Almost unwillingly, she found herself standing up again and pulling her coat back on. Holding her wine in one hand and the glitter in the other, she let herself out into the back garden.

Now, to find out if the glowing snow had just been a fluke or not!

She took a deep breath and emptied the bulk of glitter onto the snow in front of her.

The glitter sat on top of the snow. Nothing happened.

"Yep." Holly nodded. "I thought as much." She took a step away from the patch of snow, satisfied to have proved to herself the incident earlier had merely been her imagination.

But then the patch of snow started to glow, even brighter than it had earlier. There was no doubt in her mind she wasn't imagining it now. The glow spread over all the other snow in the garden, twinkling invitingly for a second or two before it returned to its normal colour.

Holly took a big gulp of her mulled wine and then put the mug on the path beside her. She'd actually, she'd discovered, really enjoyed making the snowman earlier. It had been so easy to make thanks to the perfect snow.

She had a very creative side and had even got into sculpting and pottery in the past so she had the sudden urge to make some sort of amazing creation of her own while she actually had the wherewithal to do so. Sometimes, when the artistic urge strikes, you just have to go for it. In Holly's case, this was at precisely 7.30pm on the 22nd December while she was mildly inebriated thanks to warm wine.

Accompanied by the light from her kitchen window, she started to create a figure. Somehow, the snow was doing everything she wanted, as if her hands were magic too. She started laughing as she realised she was making herself not a snowman, but a man made of snow.

"My perfect man," she muttered to herself, laughing as she sculpted a face for him using a sharp branch. "Cold as ice." She didn't really mean that, but she seemed to attract that type.
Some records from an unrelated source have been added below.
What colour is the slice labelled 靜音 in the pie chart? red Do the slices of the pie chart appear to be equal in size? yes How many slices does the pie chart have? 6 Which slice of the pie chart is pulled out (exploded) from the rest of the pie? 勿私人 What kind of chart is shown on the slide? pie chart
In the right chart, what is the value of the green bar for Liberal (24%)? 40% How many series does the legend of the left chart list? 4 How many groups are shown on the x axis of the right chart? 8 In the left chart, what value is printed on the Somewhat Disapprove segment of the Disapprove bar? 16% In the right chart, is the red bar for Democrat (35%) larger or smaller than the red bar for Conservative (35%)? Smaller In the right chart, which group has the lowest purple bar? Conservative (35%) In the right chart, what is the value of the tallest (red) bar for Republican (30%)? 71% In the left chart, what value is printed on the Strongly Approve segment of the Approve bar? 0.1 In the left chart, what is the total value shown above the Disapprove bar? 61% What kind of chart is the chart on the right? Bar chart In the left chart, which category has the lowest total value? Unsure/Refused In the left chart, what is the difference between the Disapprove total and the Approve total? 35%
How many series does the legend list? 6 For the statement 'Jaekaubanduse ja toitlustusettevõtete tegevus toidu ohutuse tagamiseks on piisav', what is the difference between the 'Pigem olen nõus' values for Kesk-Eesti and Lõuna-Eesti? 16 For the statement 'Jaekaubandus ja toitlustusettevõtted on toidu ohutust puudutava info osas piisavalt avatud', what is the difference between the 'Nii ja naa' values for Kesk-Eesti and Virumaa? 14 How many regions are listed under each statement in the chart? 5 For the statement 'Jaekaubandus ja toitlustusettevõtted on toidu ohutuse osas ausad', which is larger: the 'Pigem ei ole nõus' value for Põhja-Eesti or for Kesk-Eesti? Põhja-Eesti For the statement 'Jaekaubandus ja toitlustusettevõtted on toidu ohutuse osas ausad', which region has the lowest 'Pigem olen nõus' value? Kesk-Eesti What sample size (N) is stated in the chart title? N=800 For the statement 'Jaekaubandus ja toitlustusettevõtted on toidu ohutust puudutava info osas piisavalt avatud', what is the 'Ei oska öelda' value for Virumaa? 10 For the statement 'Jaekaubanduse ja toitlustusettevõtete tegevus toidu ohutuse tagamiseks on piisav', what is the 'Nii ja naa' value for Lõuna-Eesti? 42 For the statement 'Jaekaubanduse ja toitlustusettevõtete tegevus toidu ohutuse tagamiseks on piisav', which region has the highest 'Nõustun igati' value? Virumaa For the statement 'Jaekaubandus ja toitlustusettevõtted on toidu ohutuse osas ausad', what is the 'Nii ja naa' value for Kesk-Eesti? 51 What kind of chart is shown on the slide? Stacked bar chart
Her hands were starting to get too cold to function, but she was impressed with her snowman. In fact, it was more of a "faux-man", she decided with a giggle, clapping her hands together and standing back to admire him.

"Sorry about leaving you naked," she told him. "But I'm done for the evening." She was about to pick up her mug to go back inside, but . . . "Oh shit. I can't leave you like that. It's just anatomically cruel," she sighed, bending down to pick up more snow.

Six, seven inches? That seemed fair.

"It's what you do with it, after all," Holly snickered to herself.

She was worried it wouldn't hold when she added the snow cock and balls to the statue but the magic snow apparently could accommodate anything.

With freezing fingers, she fumbled in her coat pocket again and produced her phone so she could snap a couple of photos. After all, her faux man would probably be in a melted heap by the morning.

"Bye," she whispered to him, feeling silly as she walked back towards the warmth of her house. She took one last look back at her creation, impressed once again with how handsome he seemed. And how life-like. "I wish you were real, even just for a little while," she found herself saying aloud.

It was the briefest moment of weakness on Holly's part. Feeling lonely and alone at what was meant to be one of the most wonderful times of the year. She shook off that feeling almost immediately and closed the door behind her, heading back to the kitchen to reheat the remainder of her wine.

And, unbeknownst to her, in the now-quiet garden, the snow started to glow again, and the twinkling figure started to move.